Snap Tumbles for First Time Since IPO After Analysts Say Sell

  • Of seven analysts who cover the stock, none recommend buying
  • More glamorous the IPO, more likely for big fall, Needham says

Snap Fizzles as Shares Take a Beating for Second Day

After a euphoric market debut, Snap Inc. shares dropped for the first time in three days and fell below the opening price of $24 on their first day of public trading after analysts began weighing in with their thoughts on the company’s true valuation.

The parent company of disappearing-photo app maker Snapchat priced shares in its initial public offering last Wednesday and they surged 44 percent on the first day of trading. On Friday the stock climbed a further 11 percent. By Monday, five of the seven analysts who cover the company had a sell rating on it while two said hold.

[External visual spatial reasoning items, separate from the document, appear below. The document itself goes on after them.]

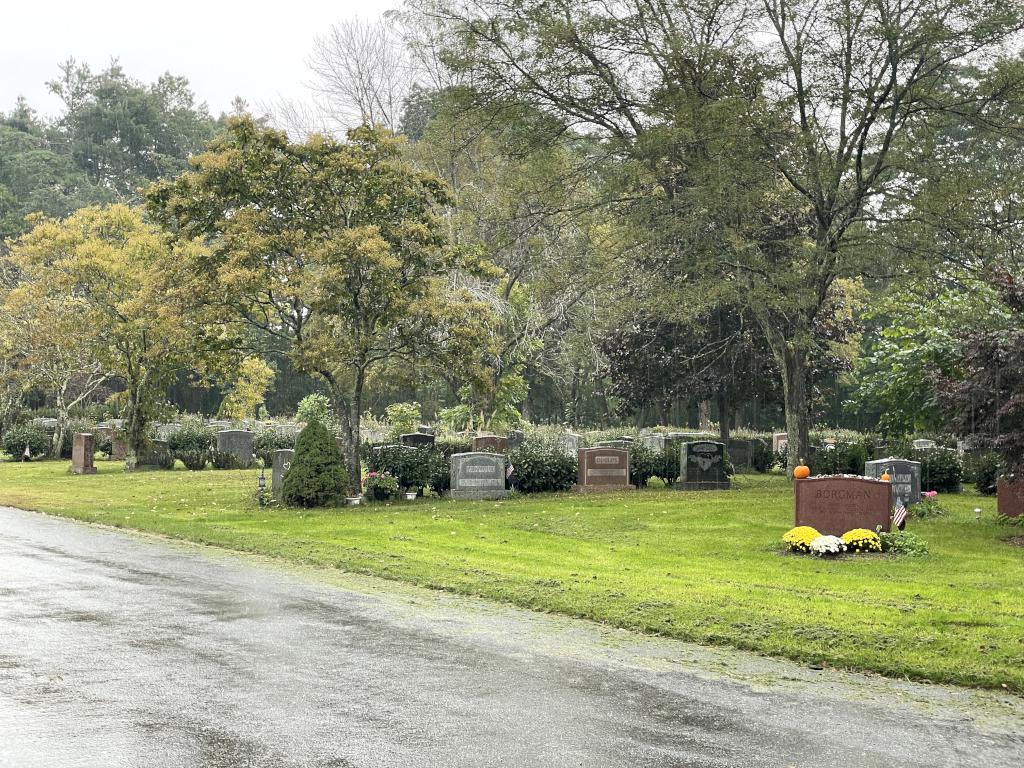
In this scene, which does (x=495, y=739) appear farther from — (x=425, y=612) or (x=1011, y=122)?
(x=1011, y=122)

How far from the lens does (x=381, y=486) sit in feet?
81.7

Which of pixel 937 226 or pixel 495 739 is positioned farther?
pixel 937 226

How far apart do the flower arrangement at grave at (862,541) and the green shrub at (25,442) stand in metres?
36.8

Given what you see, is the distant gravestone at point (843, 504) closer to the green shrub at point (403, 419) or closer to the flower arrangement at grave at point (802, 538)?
the flower arrangement at grave at point (802, 538)

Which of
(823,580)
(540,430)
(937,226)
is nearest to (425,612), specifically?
(823,580)

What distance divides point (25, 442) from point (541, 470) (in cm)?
2614

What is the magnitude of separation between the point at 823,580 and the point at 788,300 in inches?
483

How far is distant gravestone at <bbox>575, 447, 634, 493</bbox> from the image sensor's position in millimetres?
27266

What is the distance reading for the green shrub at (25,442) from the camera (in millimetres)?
43531

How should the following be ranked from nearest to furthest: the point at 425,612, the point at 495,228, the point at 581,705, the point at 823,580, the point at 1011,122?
the point at 581,705 → the point at 425,612 → the point at 823,580 → the point at 1011,122 → the point at 495,228

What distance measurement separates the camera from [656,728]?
22.9 feet

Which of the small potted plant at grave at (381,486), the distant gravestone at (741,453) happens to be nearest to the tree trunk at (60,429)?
the small potted plant at grave at (381,486)

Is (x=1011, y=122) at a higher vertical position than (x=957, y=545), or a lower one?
higher

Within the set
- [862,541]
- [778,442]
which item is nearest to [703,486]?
[778,442]
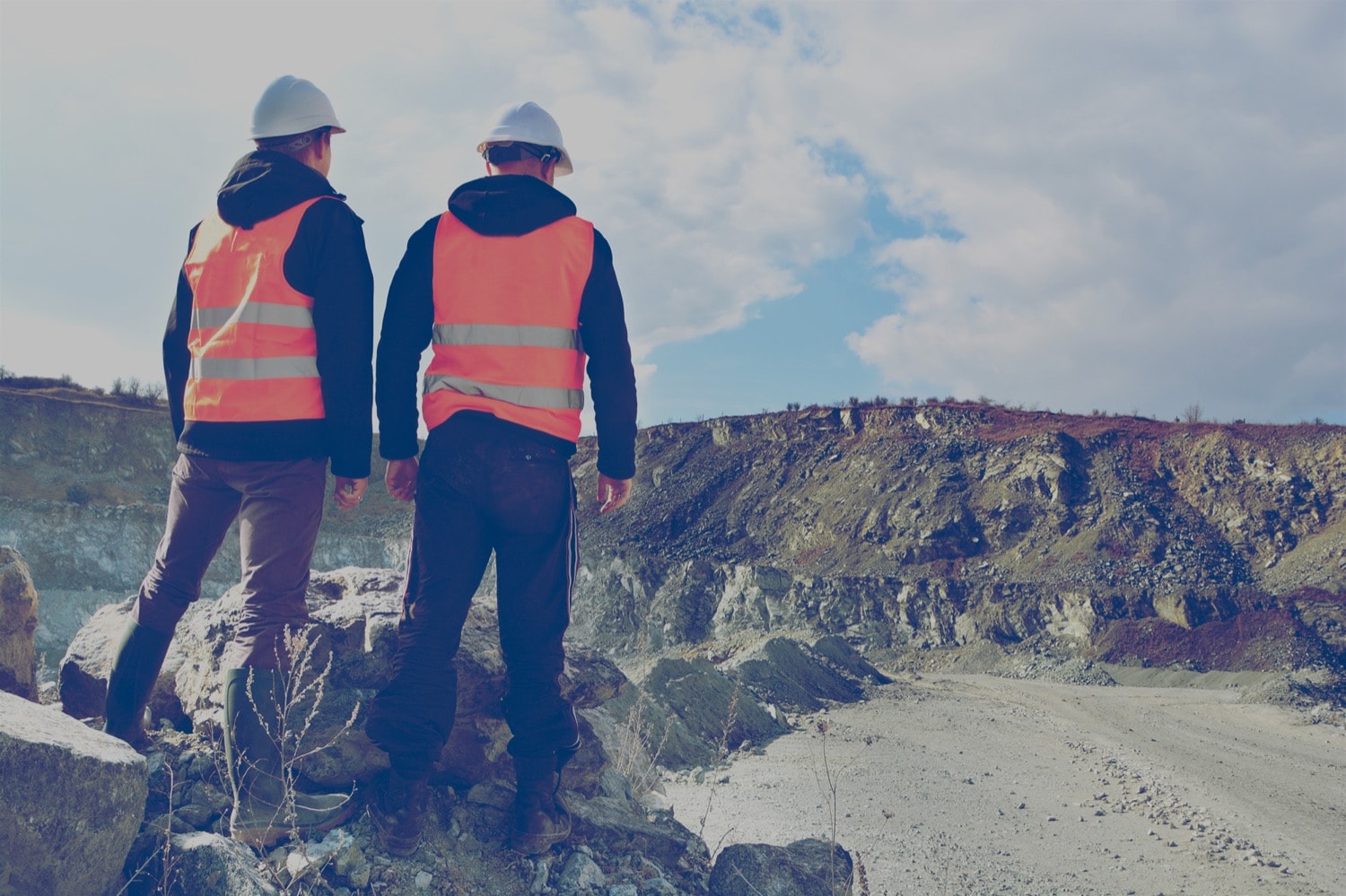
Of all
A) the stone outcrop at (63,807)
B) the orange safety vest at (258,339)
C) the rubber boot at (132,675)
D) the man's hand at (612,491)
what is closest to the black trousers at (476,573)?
the man's hand at (612,491)

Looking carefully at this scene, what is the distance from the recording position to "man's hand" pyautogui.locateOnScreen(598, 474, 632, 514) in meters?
3.79

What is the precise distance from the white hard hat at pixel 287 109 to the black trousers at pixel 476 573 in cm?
129

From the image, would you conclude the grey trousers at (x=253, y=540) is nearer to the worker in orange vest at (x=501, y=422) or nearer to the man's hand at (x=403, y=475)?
the man's hand at (x=403, y=475)

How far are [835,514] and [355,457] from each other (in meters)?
23.7

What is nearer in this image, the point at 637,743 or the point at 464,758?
the point at 464,758

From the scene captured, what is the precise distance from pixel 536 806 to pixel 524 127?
8.59 ft

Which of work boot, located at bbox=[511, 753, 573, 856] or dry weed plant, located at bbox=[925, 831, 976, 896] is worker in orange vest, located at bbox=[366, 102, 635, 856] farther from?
dry weed plant, located at bbox=[925, 831, 976, 896]

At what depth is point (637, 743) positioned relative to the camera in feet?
16.5

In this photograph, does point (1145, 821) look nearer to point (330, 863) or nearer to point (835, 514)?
point (330, 863)

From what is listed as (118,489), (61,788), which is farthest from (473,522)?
(118,489)

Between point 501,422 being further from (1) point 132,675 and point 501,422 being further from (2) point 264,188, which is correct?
(1) point 132,675

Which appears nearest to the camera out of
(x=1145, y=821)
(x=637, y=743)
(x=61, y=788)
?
(x=61, y=788)

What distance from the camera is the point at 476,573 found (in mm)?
3574

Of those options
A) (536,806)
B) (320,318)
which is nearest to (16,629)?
(320,318)
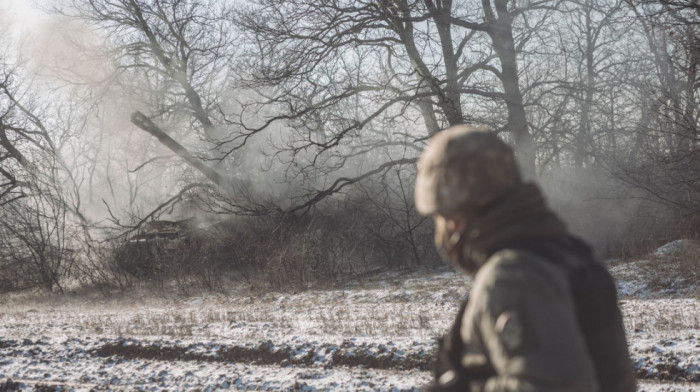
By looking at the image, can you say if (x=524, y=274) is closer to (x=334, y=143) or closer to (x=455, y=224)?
(x=455, y=224)

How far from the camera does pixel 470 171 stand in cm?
175

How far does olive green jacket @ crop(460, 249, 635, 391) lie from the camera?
158 centimetres

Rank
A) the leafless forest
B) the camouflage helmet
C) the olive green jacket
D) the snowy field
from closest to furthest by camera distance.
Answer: the olive green jacket
the camouflage helmet
the snowy field
the leafless forest

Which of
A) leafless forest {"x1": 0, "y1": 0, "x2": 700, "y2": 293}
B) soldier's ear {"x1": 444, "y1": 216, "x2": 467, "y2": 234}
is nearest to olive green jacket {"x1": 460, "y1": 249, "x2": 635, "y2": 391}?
soldier's ear {"x1": 444, "y1": 216, "x2": 467, "y2": 234}

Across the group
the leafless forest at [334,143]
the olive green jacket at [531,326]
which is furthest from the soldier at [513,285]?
the leafless forest at [334,143]

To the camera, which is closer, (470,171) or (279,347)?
(470,171)

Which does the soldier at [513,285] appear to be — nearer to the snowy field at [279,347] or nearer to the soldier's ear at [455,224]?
the soldier's ear at [455,224]

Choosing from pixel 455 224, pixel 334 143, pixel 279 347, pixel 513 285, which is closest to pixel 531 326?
pixel 513 285

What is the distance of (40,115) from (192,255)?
64.8 feet

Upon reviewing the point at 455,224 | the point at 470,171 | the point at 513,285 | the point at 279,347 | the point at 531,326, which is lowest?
the point at 279,347

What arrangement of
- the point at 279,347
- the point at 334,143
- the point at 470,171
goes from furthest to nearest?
1. the point at 334,143
2. the point at 279,347
3. the point at 470,171

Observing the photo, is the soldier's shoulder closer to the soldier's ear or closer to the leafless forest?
the soldier's ear

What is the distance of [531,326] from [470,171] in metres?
0.44

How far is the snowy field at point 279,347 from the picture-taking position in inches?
253
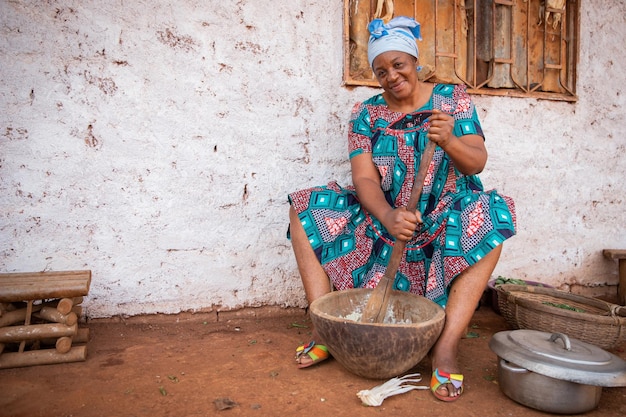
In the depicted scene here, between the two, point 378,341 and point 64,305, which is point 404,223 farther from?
point 64,305

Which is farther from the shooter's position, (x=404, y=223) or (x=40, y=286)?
(x=40, y=286)

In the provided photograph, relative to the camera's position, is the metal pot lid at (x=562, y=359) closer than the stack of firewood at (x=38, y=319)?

No analyst recommends buying the stock, according to data compiled by Bloomberg. Not all analysts are able to give their opinion on the stock yet, since those who work at banks involved in the IPO are prevented from doing so for a while.

Snap fell 12 percent to $23.77 at the close Monday in New York, valuing the company at about $28 billion.

"Academic literature suggests that the sexier and more glamorous a company’s IPO, the more likely it is to be overpriced at its IPO date and to suffer meaningful downwards earnings and valuation revisions in the first eight quarters after it goes public," wrote Laura Martin, an analyst at Needham & Co., in a note to investors. She said Snap’s value is more like $19 to $23 a share.

Martin explains her concerns about Snap Inc.

(Source: Bloomberg)

Snap, which began as a phone app for sending vanishing photos, has been building out its advertising and media business, reminding investors of the early days of Facebook Inc. and Google’s YouTube. But the company is still years away from profitability, with a net loss higher than its revenue. User growth on the app slowed in the fourth quarter, leading to skepticism about how big the company’s advertising business could be.

"We think they are going to be able to monetize and they’ve shown it but we don’t think it’s going to be as effective as the valuation is implying," said Ali Mogharabi, an analyst at Morningstar Inc. With the stock trading at around 32 times this year’s sales, “based on that, it’s overvalued right now.”

He rates the stock sell with a price target of $15.